I'm not sure any of them would bite that around here. I usually run a 2-3' leader at a minimum.


----------



## tjtfishon (Feb 9, 2016)

I use a knocker rig all the time on the flats for Red Drum. No beads or swivels, just an FG or Double Uni knot with a 2' leader and a 1-2 oz lead and a snelled sport circle hook. I know it is typically a bottom/reef fishing rig, but a large cut pinfish or ladyfish chunk is very effective on a knocker rig. I've caught a few snook the same way while targeting reds.

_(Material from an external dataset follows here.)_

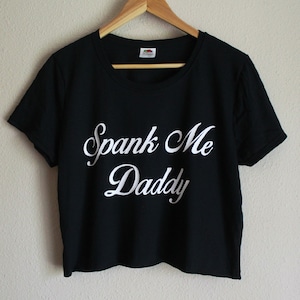 Spank Me Daddy Women&#39;s Crop Shirt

I usually wait until I see one or two cruising the flat before I stake out and deploy a deadstick while I cast a topwater or swimbait at the other end of the boat.


----------



## lemaymiami (Feb 9, 2007)

I long ago learned (the hard way...) not to drop back or allow any fish to pick up and take a bit of line before the hook up when fishing cut (or live) bait on the bottom... Not un-common for us to have a rod or two on the bottom while we're working a spot with lures and in every case the reel is in gear with standard fighting drag - and the rod is in a sturdy rodholder, period - no dropback or extra slack line ever.

I found that our actual hookups increased - and a rig on the bottom, even with a J-hook catches fish in the jaw almost every time exactly like a circle hook.... We don't even touch the rod until it bends over and the drag is screaming... Works like a charm. One other small point - we only fish bottom baits when there's a noticeable current so that the scent is getting dispersed downstream, and only fresh caught cutbaits, period, when we're not using live bait...


----------



## Zika (Aug 6, 2015)

The Lupton rig definitely works. I've caught bulls up to 50 pounds while fishing with Capt. George Beckwith in Pamlico Sound. The short leader and egg sinker prevents the fish from swallowing the bait deep. The same rig would be very effective for other traditional bull red fisheries like Pensacola, St. Andrews Passes and Bob Sikes Cut during the fall feeding frenzy.


----------



## Ice Cream Man (Jul 16, 2017)

Lupton Rig & circle hooks are mandatory in NC water when fishing bait cut, live or otherwise.

Would have caught more if we didn't lose all our hooks to Sharks.
Never lost a Bull Red that trip......ICM


----------



## Ice Cream Man (Jul 16, 2017)

Apples & oranges comparing Redfish to Bull Drum.
Same species, but way different technique in continuing the survival of the big breeders......
You can catch Bull Drum on a knocker rig & we did land a lost Sea Lynch covered 47" while catching slot Redfish with Shrimp on a 'knocker rig" dock fishing. Have even caught a 42" on Trout gear.
*Not recommended........ ICM*


----------



## jimsmicro (Oct 29, 2013)

All the guides around here use some variation of this to bottom fish cut bait. It's very effective and all you have to tell the client to do is leave the damn thing alone or start reeling. Eliminates gut hooking almost entirely in my experience.


----------



## State fish rob (Jan 25, 2017)

Ive hooked 2 bull drum while trolling Clark spoons for Spanish in Neuse River. 00 silver


----------



## Ice Cream Man (Jul 16, 2017)

State fish rob said:


> Ive hooked 2 bull drum while trolling Clark spoons for Spanish in Neuse River. 00 silver


That had to be fun. After the shock wore off.....ICM


----------